++++ Extract provided ++++

The Tingler is amazing! This would have been a lot of fun even without the absolutely delightful last act, the story has a lot of twists and turns, there's creative use of colour that in lesser movies would have been the gimmick itself, hey even the Tingler design isn't half bad. But I did not expect the actual gimmick to be this good. Throughout the movie I kept trying to guess when they would activate the tingler in a real theatre, chuckling at all the oh so clever ways they'd sublty encourage the audience to scream by drawing parallels between the movie and real life, but then it turns out no, the movie stops and Vincent price tells the audience to scream now lmao. I can't imagine how fun that would have been in a real theatre with a receptive audience and a real tingler. Loved it!

Imprint I did not think would be able to beat The Tingler for me, but I guess I am just an overall sucker for gimmicks. Takashi Miike's gimmick of making really gorgeous, engaging movies that dare the audience to take it seriously, only to slap them in the face with outrageously dumb endings, I love it. The movie is absolutely beautiful, a feast for the eyes, it's extremely graphic, it's Rashomon and Twin Peaks but the ending is coming, I know it's coming whenever I watch his movies, but when it actually happens I still have to laugh out loud. The only potential criticism that I have is that Billy Drago is godawful, his lines are already a crime but the way he says them - I can't make up my mind if it's not actually intentional in the David Lynch sort of way. Regardless, I might have loved this more than The Tingler.

++++

• **Tasks and exercises**
**1)** Decide whether each statement below agrees with the film reviews above, answering yes or no and quoting the words of the reviews that settle it. (a) The reviewer expected the gimmick of The Tingler to be as good as it was. (b) The reviewer calls Imprint extremely graphic. (c) The reviewer's one possible criticism of Imprint concerns Billy Drago.
**2)** Extend the film reviews above with a further passage, beginning right after their final sentence.

++++ Data extract ++++

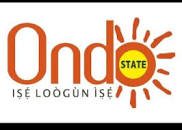 Pastor allegedly hypnotises, impregnates landlord’s wife in Ondo Pastor allegedly hypnotises, impregnates landlord’s wife in Ondo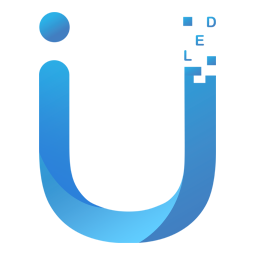 ULed app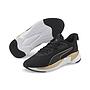 Puma Softride Premier MetalLIc Wn s 376188 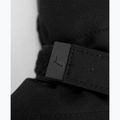 Moteriškos slidinėjimo pirštinės Reusch Nadia R-Tex XT black 11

++++

• **Your written answers**
**1)**
(a) No: "But I did not expect the actual gimmick to be this good."
(b) Yes: "it's extremely graphic"
(c) Yes: "The only potential criticism that I have is that Billy Drago is godawful"

**2)**
married but discreet fucked around with this message at 14:42 on Aug 23, 2020

STAC Goat
Mar 12, 2008

Watching you sleep.

Butt first, let's
check the feeds.

Brian De Palma's Body Double vs. George Romero's Dawn of the Dead

You tell me Body Double is a satire and I believe you. I believe you because its De Palma. I believe you because the main character is just too much of a creepy pervert. I believe you because the story is just too generic and derivative. I believe you because the objectification of women and the comparison of pornography to Hollywood are too overt. So yeah, maybe that was all intentional. Maybe “The Indian” was supposed to be a bad character/angle, Maybe the Right Said Fred scene is supposed to be absurd. Maybe women are supposed to be nothing but lusty body doubles. I’m willing to believe that’s all done by intention because De Palma had a lot of contempt for the industry he was in or analysis of his work or something. But like… the end result is still a bad derivative thriller with a creepy lead and overtly misogynistic themes and absurd scenes. I’ve never really been able to say “no no no, Sucker Punch is SUPPOSED to be a pervert’s fantasy and that makes it not one” or “Starship Troopers is SUPPOSED to be a jingoistic fascist recruiting video.” I’m not disputing the intent, but you still made the thing you hate. I’m not sure that’s an effective style of analysis and critique. At least for me.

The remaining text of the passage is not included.